→ Problem details:
Please state, according to the text on growing oranges, how many days before planting the holes should be dug.

→ Selected text:
####

Oranges can be grown in the central, parts of the west but most especially in the east and north of the country.
Clear natural vegetation and hills. Two methods for this; chemical (use of weed masters, herbicides) and manual method (mechanical use of farm tools like pangs tractors). Avoid bush burning, because you can burn people’s crops, forest activists say you will kill species, soil scientists say you kill living organisms, soil PH and nutrients such as oxygen.
One factor to be considered is the slope or topography. Gentle slope neither too steep nor too flat because when it rains the run off will allow aeration. Citrus fruits do not do well in water logged areas like other crops.
Avoid rocky places because they disturb root development, avoid stony or murram areas because in case of a storm, it will not stay and avoid swampy areas.
Citrus fruits do not do well in places with shade such as tree shades and the soil should be sandy, loamy and deep.
This is the first step in citrus production. You are supposed to get seedlings from research centres or certified nursery beds because they have knowledge of management of diseases and budding.
You need to know the spacing that is to say, an acre is 4,000m2, hectare 2.5 acres in one (10,000m2). Spacing is six meters by six, from one plant to another is also six meters.The depth of the hole should be two feet. You are advised to dig the holes 30 days before planting. It is highly recommended you add organic fertilizers in the holes.

####

→ Entries supplied:
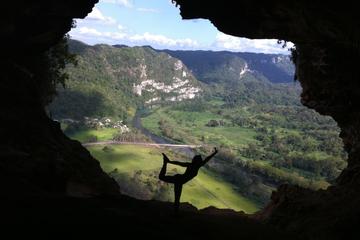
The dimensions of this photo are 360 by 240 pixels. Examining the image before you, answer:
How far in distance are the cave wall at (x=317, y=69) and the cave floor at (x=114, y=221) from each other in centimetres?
304

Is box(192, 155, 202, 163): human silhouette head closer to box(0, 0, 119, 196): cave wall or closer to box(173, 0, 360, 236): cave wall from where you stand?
box(173, 0, 360, 236): cave wall

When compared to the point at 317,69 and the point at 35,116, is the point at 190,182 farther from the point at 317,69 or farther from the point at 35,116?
the point at 317,69

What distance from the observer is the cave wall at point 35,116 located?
23.0 metres

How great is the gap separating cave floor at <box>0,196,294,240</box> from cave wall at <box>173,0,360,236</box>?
304 centimetres

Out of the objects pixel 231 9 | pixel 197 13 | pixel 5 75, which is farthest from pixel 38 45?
pixel 231 9

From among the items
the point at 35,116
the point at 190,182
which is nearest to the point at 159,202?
the point at 35,116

####

→ Exercise answer:
30 days